Customers come from all over the country to taste Cedar Hill Blackberry Goat Cheese, which has made national lists. However, the signature flavor is only available when blackberries are in season, which is June. Cubbage says they sold 200 gallons of the flavor this year.
An 18-year food industry veteran, Karin says the decision to open an ice-cream store in May 2014 was easy. Now she, her husband, and three of their five children make small-batch artisan ice creams using all fresh fruits and local ingredients.
Located at 117 W Commerce St in Hernando, Miss., Area 51 is open Tuesday through Thursday from noon to 9 p.m., Friday through Saturday from noon to 10 p.m. and Sunday from 2 p.m. to 8 p.m.
Cubbage says she has loved ice cream since she was a child and has memories of her father making it in the park.
“I wanted something where I would have a lot of control over the finished product, where the customer can taste it and make sure they love it first. I like that idea of people knowing what they’re getting before they have to choose,” she says. “I like that ice cream is a blank canvas because you can do anything you want with it.
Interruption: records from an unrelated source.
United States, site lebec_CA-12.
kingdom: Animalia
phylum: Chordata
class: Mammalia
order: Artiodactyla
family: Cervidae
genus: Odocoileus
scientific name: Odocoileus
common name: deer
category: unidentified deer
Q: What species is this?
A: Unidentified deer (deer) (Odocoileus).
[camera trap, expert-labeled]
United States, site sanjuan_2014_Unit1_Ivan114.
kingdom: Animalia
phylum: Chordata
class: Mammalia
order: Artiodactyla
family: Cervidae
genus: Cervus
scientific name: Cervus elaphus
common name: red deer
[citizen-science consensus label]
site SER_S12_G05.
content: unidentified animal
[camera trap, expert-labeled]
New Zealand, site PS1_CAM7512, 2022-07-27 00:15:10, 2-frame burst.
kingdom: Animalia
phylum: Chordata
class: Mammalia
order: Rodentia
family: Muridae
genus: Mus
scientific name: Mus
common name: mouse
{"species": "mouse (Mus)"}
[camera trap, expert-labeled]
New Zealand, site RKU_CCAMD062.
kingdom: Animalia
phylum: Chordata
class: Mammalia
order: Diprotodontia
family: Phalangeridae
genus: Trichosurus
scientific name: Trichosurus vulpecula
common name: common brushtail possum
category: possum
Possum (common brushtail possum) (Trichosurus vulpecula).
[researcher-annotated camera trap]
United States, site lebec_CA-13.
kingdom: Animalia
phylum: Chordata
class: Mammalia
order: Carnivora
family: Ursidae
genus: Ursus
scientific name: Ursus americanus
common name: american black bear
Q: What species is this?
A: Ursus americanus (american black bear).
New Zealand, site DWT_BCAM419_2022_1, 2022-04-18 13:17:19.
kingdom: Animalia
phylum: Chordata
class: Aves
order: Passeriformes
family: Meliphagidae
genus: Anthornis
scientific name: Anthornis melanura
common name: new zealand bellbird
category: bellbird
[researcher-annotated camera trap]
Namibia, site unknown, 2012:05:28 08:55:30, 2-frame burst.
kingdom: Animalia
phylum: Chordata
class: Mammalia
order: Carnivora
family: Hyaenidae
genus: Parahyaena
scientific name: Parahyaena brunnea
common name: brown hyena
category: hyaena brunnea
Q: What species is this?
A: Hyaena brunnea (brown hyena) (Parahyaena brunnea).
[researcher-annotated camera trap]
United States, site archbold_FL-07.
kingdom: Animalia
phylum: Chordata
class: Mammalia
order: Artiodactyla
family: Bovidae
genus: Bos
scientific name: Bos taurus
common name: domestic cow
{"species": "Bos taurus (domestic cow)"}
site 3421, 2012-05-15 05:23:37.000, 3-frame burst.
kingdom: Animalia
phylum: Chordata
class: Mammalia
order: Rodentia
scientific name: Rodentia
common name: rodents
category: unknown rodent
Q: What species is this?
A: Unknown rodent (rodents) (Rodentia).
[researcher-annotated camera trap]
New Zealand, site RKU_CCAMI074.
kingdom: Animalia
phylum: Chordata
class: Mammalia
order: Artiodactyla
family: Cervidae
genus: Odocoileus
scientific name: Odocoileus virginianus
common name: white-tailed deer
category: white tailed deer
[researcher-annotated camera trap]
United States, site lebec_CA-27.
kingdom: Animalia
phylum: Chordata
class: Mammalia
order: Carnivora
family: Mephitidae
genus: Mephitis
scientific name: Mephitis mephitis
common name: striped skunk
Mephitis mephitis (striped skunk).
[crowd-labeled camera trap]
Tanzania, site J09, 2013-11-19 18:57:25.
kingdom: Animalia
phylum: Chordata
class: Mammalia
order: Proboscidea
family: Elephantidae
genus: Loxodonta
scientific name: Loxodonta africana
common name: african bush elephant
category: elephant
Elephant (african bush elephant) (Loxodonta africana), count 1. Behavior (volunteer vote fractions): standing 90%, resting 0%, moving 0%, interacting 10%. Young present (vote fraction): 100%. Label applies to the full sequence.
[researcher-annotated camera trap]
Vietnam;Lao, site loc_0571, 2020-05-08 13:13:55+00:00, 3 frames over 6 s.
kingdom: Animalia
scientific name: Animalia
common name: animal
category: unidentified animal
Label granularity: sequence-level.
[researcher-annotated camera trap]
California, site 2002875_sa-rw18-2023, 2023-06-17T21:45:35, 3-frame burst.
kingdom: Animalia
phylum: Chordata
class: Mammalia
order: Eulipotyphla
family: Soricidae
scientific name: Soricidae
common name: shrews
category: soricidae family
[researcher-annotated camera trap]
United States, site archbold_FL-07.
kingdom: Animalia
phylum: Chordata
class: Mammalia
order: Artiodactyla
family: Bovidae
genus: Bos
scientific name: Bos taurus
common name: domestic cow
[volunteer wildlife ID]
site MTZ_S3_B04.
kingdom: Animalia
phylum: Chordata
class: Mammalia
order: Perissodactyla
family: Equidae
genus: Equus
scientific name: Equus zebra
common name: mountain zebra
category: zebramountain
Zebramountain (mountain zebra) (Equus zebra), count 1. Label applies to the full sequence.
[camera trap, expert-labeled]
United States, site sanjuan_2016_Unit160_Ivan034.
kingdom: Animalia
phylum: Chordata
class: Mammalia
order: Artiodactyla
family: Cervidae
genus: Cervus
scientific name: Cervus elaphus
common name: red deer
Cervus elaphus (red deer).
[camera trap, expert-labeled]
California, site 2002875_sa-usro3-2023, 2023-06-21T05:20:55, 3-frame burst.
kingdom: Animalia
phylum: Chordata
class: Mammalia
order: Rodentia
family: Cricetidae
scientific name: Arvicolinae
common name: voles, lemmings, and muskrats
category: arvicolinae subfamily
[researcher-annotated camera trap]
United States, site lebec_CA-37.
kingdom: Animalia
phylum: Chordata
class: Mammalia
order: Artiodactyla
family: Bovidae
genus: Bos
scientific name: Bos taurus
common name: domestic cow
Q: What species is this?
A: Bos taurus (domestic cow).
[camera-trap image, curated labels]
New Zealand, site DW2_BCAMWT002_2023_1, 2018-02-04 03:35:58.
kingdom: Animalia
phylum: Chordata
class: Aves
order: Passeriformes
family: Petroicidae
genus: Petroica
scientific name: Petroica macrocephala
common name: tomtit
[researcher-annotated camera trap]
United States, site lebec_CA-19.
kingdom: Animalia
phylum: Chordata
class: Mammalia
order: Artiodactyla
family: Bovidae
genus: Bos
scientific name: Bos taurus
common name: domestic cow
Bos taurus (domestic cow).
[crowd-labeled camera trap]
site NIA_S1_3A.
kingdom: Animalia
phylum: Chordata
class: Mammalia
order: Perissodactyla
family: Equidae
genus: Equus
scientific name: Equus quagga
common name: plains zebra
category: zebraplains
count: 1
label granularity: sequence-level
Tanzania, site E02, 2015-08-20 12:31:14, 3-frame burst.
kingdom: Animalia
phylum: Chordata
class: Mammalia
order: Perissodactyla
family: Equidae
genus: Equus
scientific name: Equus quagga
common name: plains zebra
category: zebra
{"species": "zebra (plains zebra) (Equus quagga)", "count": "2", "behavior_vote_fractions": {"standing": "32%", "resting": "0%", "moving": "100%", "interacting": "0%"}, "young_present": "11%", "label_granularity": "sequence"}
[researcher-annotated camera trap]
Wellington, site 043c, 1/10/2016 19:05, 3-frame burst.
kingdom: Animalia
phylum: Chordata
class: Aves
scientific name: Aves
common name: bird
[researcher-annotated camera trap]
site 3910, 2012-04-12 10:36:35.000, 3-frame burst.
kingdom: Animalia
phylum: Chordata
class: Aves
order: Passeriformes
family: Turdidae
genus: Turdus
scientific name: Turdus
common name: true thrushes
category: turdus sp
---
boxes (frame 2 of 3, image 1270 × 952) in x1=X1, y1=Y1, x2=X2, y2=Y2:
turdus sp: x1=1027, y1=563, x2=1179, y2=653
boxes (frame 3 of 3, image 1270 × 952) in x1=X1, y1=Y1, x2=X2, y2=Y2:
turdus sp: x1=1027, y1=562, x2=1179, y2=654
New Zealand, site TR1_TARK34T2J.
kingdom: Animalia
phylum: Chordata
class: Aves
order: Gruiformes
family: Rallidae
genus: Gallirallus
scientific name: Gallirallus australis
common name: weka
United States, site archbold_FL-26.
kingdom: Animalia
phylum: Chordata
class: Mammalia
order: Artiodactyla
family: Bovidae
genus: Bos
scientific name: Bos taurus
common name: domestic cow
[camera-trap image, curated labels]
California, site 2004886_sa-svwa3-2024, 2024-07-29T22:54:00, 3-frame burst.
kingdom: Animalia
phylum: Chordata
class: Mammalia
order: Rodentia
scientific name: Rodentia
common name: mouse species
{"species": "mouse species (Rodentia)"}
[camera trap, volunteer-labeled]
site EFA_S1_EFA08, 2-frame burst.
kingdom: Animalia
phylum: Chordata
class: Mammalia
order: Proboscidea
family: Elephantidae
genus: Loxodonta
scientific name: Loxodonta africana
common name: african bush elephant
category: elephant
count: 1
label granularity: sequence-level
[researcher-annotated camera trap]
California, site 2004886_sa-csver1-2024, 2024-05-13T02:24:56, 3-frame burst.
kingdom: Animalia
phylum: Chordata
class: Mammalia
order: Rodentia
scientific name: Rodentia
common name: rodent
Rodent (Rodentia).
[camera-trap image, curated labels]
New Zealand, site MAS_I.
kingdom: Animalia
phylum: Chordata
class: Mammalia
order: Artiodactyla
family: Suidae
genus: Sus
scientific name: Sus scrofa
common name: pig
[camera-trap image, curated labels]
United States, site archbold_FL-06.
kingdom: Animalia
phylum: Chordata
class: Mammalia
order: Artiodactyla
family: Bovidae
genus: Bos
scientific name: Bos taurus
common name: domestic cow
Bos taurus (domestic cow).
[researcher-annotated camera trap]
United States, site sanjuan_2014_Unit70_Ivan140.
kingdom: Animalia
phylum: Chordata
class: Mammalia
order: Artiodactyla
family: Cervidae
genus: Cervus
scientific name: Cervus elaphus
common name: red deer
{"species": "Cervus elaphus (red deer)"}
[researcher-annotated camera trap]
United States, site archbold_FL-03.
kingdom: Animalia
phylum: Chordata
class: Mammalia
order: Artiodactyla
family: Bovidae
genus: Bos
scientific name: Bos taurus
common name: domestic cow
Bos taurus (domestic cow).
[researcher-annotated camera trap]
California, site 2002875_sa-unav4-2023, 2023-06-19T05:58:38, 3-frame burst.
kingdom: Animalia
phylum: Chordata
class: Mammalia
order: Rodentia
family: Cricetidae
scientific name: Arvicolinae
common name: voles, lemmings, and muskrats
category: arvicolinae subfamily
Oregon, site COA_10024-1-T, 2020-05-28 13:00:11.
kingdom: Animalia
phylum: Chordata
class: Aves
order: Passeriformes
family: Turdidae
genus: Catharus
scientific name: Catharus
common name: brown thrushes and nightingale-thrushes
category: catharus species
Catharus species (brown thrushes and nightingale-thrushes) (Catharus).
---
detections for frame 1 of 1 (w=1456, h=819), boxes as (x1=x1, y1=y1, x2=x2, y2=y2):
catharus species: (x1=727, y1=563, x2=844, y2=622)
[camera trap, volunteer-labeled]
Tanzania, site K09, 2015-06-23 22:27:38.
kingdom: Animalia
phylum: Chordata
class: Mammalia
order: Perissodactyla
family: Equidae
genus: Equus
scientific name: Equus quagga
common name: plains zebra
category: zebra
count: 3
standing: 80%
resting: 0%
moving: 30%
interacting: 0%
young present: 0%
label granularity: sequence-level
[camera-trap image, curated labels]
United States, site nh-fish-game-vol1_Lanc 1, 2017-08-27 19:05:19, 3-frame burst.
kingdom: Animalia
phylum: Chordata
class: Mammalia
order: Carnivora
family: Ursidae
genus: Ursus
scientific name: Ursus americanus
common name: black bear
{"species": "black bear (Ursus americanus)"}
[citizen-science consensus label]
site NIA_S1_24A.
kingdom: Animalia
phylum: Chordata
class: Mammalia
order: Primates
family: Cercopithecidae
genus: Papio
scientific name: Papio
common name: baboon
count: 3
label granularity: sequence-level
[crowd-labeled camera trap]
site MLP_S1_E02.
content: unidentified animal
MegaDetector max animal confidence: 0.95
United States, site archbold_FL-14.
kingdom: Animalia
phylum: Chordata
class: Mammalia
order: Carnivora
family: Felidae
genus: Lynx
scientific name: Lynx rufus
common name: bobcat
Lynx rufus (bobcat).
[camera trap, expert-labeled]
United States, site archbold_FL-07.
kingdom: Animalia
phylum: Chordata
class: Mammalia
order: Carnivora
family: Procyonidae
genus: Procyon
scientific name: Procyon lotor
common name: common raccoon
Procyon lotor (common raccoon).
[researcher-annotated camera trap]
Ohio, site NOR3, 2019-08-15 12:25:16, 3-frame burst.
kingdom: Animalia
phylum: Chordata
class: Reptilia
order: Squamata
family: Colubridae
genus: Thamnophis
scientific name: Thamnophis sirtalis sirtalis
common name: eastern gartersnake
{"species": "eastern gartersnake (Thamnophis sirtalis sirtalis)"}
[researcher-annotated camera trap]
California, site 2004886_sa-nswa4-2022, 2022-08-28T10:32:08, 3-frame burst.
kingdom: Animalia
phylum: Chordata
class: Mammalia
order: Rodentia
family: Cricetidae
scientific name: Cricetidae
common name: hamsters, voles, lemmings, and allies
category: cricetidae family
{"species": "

You start off with simple cream and milk and you go from there.”
She has almost 200 flavors now, including a book of flavor ideas that she has yet to create.
There are flavors like Saigon Cinnamon Snicker Doodle (it’s a cookie cloud in your mouth) and Bourbon Butter Pecan. The chocolate chips in the Mint Chocolate Chip is made with two different kinds of Dutch chocolate. Area 51 does gives light nods to space ships and some loyal customers hide aliens all over the shop for the owners to find.
There is a signature shake called the Roswell. Named after the alleged crash of a UFO on a ranch in Roswell, New Mexico in the 1940s, the Roswell is a scoop of lemon ice-box ice cream made by steeping lemon zest in cream and milk overnight. The mixture is strained the next day and the Cubbages squeeze the lemons and make a syrup out of the fresh lemon juice so that it’s, “real light and airy.” It’s then mixed with Orange Crush and grenadine.
A second location for Area 51 is under construction at Crosstown Concourse in Memphis, Tenn. and will be open in August.